First, you'll need to install three things.

  1. dels, a Delicious command-line interface. It's a Ruby gem, so install it with gem install delicious-cli.
  2. jq for parsing JSON. Check out its download instructions.
  3. wget for grabbing URLs. brew install wget can install this on OSX, and there are other ways for other systems.

Once you've installed dels, you'll need to authenticate by just running dels with no arguments. To sync your bookmarks (whenever), type dels -s. You'll probably want to do this before you run your backup so that you have the latest from Delicious.

We'll combine these three commands, like this:

dels -aj | jq '.[] | .href' | xargs -L 1 wget --page-requisites --convert-links --timestamping --adjust-extension --quiet --show-progress

That command above scrapes all of your bookmarks into the current directory. If you want to blindly trust me, just run that command. If you'd like an explanation, read on.

dels -aj will output all of your bookmarks as a JSON array. The -a flag outputs all links and the -j flag outputs the results as JSON. That's step 1; pretty easy! The result might look something like this:

[
  {
    "description": "Indie Game Jams",
    "extended": "",
    "hash": "f041d62bc96a7ee2bf02896ee8cb06e9",
    "href": "http://www.indiegamejams.com/",
    "private": "no",
    "shared": "yes",
    "tag": "indie competition contest game gamedev",
    "time": "2014-12-16T17:02:49+00:00",
    "time_string": "2014-12-16T17:02:49Z"
  },
  {
    "description": "burrito-eating champion",
    ...

Next, we pipe it to the jq '.[] | .href' bit. .[] will give you all of the results of an array, and then we grab all of the hrefs out of our response. Now we have all of our links! The output might now look something like this:

http://www.indiegamejams.com/

http://www.nydailynews.com/life-style/eats/man-wins-burrito-eating-championship-chowing-33-10-minutes-article-1.403877

...

Now we want to scrape all of these, and we'll use wget for that. We'll combine several of its command line flags:

  • --page-requisites downloads all of the necessary files for an HTML page, from CSS to images.
  • --convert-links converts "the links in the document to make them suitable for local viewing". In other words, if you downloaded http://example.com/index.html and it contains a link to a relative resource like <a href="about.html">, wget will rewrite the HTML and make it <a href="http://example.com/about.html">.
  • --timestamping keeps you from redownloading everything if you run this command again—you'll only grab what you need to.
  • --adjust-extension will add the .html extension to pages that don't have a file extension (where appropriate).
  • --quiet and --show-progress will keep your terminal from overflowing with information, but you'll still have some.

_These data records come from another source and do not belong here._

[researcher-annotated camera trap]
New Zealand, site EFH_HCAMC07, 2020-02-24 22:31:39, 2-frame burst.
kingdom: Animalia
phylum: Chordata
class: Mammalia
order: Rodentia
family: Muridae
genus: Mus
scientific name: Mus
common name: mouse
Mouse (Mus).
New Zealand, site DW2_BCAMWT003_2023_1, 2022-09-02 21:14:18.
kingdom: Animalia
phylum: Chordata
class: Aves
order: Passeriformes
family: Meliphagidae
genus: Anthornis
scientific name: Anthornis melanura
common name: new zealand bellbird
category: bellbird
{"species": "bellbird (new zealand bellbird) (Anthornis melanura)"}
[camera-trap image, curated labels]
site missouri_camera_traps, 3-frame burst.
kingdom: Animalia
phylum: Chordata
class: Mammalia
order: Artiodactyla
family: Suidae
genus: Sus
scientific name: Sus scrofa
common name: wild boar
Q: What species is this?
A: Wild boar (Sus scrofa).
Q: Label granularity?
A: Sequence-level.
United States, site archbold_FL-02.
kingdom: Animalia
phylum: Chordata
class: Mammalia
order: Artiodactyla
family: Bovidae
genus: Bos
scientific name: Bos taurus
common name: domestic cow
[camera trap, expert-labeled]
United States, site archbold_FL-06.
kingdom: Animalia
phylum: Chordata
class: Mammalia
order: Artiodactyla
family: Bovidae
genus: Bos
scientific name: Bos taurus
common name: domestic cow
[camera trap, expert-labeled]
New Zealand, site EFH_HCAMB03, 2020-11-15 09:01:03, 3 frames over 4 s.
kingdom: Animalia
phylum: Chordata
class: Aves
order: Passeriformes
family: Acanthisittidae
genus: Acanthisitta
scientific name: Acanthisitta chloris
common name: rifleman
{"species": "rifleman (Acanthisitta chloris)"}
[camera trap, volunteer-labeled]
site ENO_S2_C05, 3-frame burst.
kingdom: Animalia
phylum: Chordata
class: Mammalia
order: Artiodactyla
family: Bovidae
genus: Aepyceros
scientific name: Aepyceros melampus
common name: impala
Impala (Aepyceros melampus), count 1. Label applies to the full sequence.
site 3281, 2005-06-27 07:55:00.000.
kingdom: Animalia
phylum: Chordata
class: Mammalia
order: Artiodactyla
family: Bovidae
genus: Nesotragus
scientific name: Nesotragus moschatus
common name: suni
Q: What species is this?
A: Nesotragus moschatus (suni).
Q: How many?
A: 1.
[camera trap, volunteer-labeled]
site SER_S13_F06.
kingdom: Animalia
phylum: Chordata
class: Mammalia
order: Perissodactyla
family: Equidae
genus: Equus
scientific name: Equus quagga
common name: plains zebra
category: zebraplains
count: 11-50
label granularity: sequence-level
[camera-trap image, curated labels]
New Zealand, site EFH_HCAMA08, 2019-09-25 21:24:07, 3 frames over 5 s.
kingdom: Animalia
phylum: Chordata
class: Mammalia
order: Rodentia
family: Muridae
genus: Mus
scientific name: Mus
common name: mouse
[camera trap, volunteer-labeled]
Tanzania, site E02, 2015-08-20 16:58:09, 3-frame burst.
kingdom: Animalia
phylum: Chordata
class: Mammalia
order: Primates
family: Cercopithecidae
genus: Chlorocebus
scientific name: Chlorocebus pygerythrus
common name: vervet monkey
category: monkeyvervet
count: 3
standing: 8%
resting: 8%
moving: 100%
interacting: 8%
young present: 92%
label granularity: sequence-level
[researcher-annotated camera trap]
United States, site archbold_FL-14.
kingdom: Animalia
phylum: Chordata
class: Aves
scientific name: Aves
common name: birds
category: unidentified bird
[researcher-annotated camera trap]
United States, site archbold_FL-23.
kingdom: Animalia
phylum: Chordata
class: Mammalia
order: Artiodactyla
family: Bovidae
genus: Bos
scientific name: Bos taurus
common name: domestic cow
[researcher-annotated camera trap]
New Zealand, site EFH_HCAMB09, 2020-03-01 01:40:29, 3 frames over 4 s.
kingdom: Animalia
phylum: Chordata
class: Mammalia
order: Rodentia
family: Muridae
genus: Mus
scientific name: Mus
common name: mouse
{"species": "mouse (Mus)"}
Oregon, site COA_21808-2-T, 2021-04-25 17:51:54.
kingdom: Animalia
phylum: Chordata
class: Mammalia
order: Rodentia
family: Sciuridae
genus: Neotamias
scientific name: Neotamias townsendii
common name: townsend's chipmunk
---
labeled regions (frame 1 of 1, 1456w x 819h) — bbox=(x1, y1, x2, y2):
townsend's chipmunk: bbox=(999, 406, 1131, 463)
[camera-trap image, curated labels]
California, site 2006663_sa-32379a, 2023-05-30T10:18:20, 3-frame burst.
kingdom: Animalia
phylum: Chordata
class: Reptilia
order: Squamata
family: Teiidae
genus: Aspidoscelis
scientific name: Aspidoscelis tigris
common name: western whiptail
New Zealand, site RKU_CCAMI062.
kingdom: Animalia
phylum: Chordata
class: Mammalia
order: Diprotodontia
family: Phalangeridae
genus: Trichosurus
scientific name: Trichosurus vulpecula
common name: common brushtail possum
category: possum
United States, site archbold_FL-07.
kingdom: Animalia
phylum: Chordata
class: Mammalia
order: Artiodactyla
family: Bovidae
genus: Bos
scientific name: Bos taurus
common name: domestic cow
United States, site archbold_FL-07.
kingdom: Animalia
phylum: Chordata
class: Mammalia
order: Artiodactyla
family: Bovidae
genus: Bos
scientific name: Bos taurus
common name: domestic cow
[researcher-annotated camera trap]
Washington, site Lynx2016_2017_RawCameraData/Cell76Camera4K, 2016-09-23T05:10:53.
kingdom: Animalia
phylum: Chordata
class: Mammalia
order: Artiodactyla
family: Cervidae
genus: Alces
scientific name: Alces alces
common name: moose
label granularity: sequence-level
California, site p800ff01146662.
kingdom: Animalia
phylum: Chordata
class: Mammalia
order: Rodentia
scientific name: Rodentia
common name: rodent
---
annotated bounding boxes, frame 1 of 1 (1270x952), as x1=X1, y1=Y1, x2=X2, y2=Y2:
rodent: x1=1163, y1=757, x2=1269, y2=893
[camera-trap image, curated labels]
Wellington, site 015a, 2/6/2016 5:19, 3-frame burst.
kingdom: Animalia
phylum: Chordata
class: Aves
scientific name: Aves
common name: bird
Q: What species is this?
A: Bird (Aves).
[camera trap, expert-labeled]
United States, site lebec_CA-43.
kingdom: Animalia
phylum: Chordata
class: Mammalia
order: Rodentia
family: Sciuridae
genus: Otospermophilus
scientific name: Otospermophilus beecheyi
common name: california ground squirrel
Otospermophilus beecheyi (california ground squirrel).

To pipe each URL to wget, we'll use xargs. We'll pipe it like this:

... | xargs -L 1 wget --page-requisites ...

The -L 1 runs wget on each line. And that's everything! Once again, here's the full command:

dels -aj | jq '.[] | .href' | xargs -L 1 wget --page-requisites --convert-links --timestamping --adjust-extension --quiet --show-progress

Run this and scrape your Delicious bookmarks!